[Transcribed page contents]
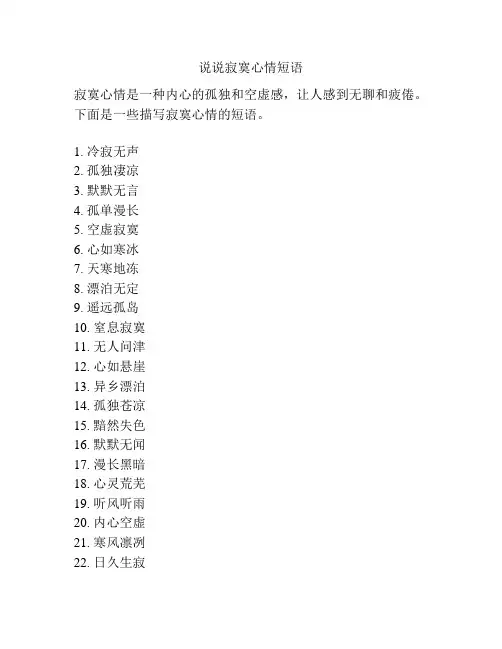 说说寂寞心情短语

寂寞心情是一种内心的孤独和空虚感，让人感到无聊和疲倦。下面是一些描写寂寞心情的短语。

1. 冷寂无声
2. 孤独凄凉
3. 默默无言
4. 孤单漫长
5. 空虚寂寞
6. 心如寒冰
7. 天寒地冻
8. 漂泊无定
9. 遥远孤岛
10. 窒息寂寞
11. 无人问津
12. 心如悬崖
13. 异乡漂泊
14. 孤独苍凉
15. 黯然失色
16. 默默无闻
17. 漫长黑暗
18. 心灵荒芜
19. 听风听雨
20. 内心空虚
21. 寒风凛冽
22. 日久生寂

Task directions: Please set down the lines above word for word and leave out the pictures.

Answer space:
 说说寂寞心情短语

寂寞心情是一种内心的孤独和空虚感，让人感到无聊和疲倦。下面是一些描写寂寞心情的短语。

1. 冷寂无声
2. 孤独凄凉
3. 默默无言
4. 孤单漫长
5. 空虚寂寞
6. 心如寒冰
7. 天寒地冻
8. 漂泊无定
9. 遥远孤岛
10. 窒息寂寞
11. 无人问津
12. 心如悬崖
13. 异乡漂泊
14. 孤独苍凉
15. 黯然失色
16. 默默无闻
17. 漫长黑暗
18. 心灵荒芜
19. 听风听雨
20. 内心空虚
21. 寒风凛冽
22. 日久生寂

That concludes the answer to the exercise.